With a new year of Come, Follow Me study already underway, parents may be looking for resources to help teach their children learn about the Old Testament and the Pearl of Great Price. But members won’t have to look far—recently, the Primary General Presidency shared 22 simple resources for 2022 to help kids learn about the gospel. Here are a few of their suggestions, as listed on Church News:
- Sing songs as part of your Come, Follow Me study found in the Come, Follow Me—for Primary manual.
- Add your own photos into the singalong songs on the Gospel for Kids app (Android or iOS).
- Enjoy an art night together using the “Come, Draw with Me” videos on the Gospel For Kids YouTube channel.
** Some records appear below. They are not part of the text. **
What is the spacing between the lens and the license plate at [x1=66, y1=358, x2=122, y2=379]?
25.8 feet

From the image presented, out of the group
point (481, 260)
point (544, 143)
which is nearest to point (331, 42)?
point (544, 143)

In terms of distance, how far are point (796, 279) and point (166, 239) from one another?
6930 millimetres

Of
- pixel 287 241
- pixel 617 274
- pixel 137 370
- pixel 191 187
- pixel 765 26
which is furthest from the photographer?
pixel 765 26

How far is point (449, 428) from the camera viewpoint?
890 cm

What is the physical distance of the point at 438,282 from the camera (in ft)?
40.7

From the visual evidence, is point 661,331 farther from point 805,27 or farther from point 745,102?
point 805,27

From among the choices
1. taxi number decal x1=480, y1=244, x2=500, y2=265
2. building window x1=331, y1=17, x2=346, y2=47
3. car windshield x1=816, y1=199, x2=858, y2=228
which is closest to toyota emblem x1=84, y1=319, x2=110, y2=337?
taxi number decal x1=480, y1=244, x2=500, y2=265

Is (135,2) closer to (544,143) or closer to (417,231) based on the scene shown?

- Color in the “I Can Read the Old Testament” reading chart from the January 2022 Friend.
- Read, listen to, or watch a scripture story in the Gospel for Kids app (Android or iOS) and then color the scripture story.
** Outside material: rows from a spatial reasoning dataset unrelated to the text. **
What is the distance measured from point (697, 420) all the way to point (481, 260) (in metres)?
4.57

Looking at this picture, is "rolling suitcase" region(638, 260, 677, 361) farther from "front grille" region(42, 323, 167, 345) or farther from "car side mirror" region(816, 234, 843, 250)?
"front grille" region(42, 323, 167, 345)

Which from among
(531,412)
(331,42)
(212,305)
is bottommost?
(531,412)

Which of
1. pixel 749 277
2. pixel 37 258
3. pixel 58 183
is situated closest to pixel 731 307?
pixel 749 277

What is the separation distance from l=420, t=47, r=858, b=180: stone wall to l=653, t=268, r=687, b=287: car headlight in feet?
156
The Church has also refreshed the illustrated Old Testament Stories book for children and youth. According to Newsroom, the project took three years to complete and has more than 350 new illustrations depicting 50 Old Testament stories. Nine new stories feature people such as Hagar, Rahab, Gideon, and Deborah, who were not previously in the Old Testament Stories book that was developed in the 1970s and 1980s.
“Children need the wisdom and impressions from the Holy Ghost that come from learning these stories,” Primary General President Camille N. Johnson told Newsroom. “Whether they are reading them on their own, seeing the images and hearing the stories while nestled next to a parent, or sitting in Primary learning from their teacher, we hope children feel closer to the Savior as they learn from the Old Testament.”
Old Testament Stories has been rewritten and translated into 63 languages and has accompanying animated videos and audio narrations available in 10 languages. It was also shared with youth in its early stages for feedback and notes. For instance, a draft was shown to a group of children near the Kinshasa Democratic Republic of the Congo Temple, who were able to retell Old Testament stories to adults just by looking at the pictures.
The stories included in the resource focus on God’s dealings with His people. Writer Hirepan Zarco spoke with Newsroom about his experience with the project.
“We wanted to make it possible for children to fall in love with the scriptures,” he said, “so eventually, when they are older, they will read the Old Testament and already have a love for the people and appreciation for what they experienced.”